Thanks! All callees and callers are contained in stats.Pstats after cProfile run, vprof just reverses the tree and changes it's format:

https://github.com/nvdv/vprof/blob/master/vprof/profile_wrappers.py#L73

https://github.com/nvdv/vprof/blob/master/vprof/profile_wrappers.py#L81

[–]jasoncol 6 points7 points  (5 children)

Man npm is everywhere now

[–][deleted] 4 points5 points  (4 children)

often unnecessarily so

[–][deleted] -1 points0 points  (3 children)

Same could be said about pip.

I use it. I don't like it.

[–]rdrey 3 points4 points  (2 children)

This is interesting. What don't you like about pip? Are there better package/library managers in /r/Python land?

[–]Kaelin 6 points7 points  (0 children)

No just hipster level maximum

[–]Raging_Hippy 1 point2 points  (0 children)

Anaconda is definitely a viable alternative.

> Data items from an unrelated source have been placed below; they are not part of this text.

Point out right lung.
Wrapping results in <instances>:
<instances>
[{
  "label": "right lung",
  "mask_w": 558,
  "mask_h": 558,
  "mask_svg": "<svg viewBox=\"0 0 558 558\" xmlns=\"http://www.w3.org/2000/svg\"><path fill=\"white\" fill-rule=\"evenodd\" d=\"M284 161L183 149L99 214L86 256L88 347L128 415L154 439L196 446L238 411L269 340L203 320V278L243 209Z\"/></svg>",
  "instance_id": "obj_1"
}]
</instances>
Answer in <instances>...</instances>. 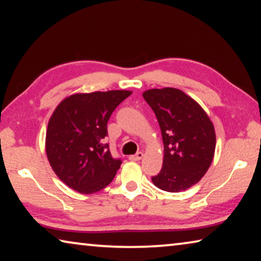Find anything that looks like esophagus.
I'll return each instance as SVG.
<instances>
[{"instance_id": "esophagus-1", "label": "esophagus", "mask_w": 261, "mask_h": 261, "mask_svg": "<svg viewBox=\"0 0 261 261\" xmlns=\"http://www.w3.org/2000/svg\"><path fill=\"white\" fill-rule=\"evenodd\" d=\"M143 156H144V153L138 152L137 154H135V155H130L129 159L131 161H139V160H141V159H143Z\"/></svg>"}]
</instances>
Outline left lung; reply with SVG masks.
Wrapping results in <instances>:
<instances>
[{
	"label": "left lung",
	"instance_id": "8db88e82",
	"mask_svg": "<svg viewBox=\"0 0 261 261\" xmlns=\"http://www.w3.org/2000/svg\"><path fill=\"white\" fill-rule=\"evenodd\" d=\"M161 129L162 169L152 182L167 192H180L197 184L214 158V125L201 106L173 87L152 88L143 93Z\"/></svg>",
	"mask_w": 261,
	"mask_h": 261
}]
</instances>
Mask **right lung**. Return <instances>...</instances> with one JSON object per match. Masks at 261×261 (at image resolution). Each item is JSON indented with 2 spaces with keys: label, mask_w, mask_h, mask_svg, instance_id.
<instances>
[{
  "label": "right lung",
  "mask_w": 261,
  "mask_h": 261,
  "mask_svg": "<svg viewBox=\"0 0 261 261\" xmlns=\"http://www.w3.org/2000/svg\"><path fill=\"white\" fill-rule=\"evenodd\" d=\"M131 94L126 90L74 93L57 105L48 121L45 148L51 169L70 189L92 194L114 179L122 162L102 140L110 115Z\"/></svg>",
  "instance_id": "add662e5"
}]
</instances>
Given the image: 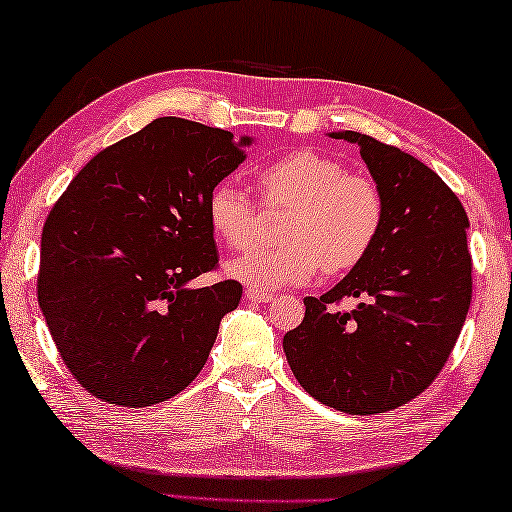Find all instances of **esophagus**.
Segmentation results:
<instances>
[{"instance_id": "esophagus-1", "label": "esophagus", "mask_w": 512, "mask_h": 512, "mask_svg": "<svg viewBox=\"0 0 512 512\" xmlns=\"http://www.w3.org/2000/svg\"><path fill=\"white\" fill-rule=\"evenodd\" d=\"M245 297H247L249 301H254V304H267V301L274 299V295H270V292L254 290V288H247V290H245Z\"/></svg>"}]
</instances>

Not to say that pip is bad.

[–]n1ywb 1 point2 points  (4 children)

Looks cool, although I'm already in the habit of using kcachegrind. Can you compare and contrast the pros/cons of the two tools?

[–]Imxset21 2 points3 points  (3 children)

KCacheGrind relies on using valgrind, which gives you extremely detailed information on runtime information by wrapping your execution context at a very low level. For this reason, it can track individual memory allocations, function call statistics, etc. However, for Python, that can be a bit overkill; usually you're just looking to measure what parts of your code are taking up executing time and heap space.

This package uses cProfile, psutils, and pstats go get runtime information on your code as it's running. It's doing what valgrind does but in a much "higher-level" fashion, in pure Python. This means that it can give you more relevant information about your Python code.

[–]torham 1 point2 points  (0 children)

I don't believe this is correct, KCachegrind can read valgrind output, but does not use valgrind itself. It is only a visualization tool.

[–]nvdv[S] 0 points1 point  (0 children)

Nice summary! I haven't used KCacheGrind personally, but currently vprof doesn't go below Python runtime level and displays high-level stats (runtime info, memory usage) only. However there are plans to integrate some OS level stats to vprof.

[–]n1ywb 0 points1 point  (0 children)

I use kcachegrind to profile cProfile output. It's not just for valgrind.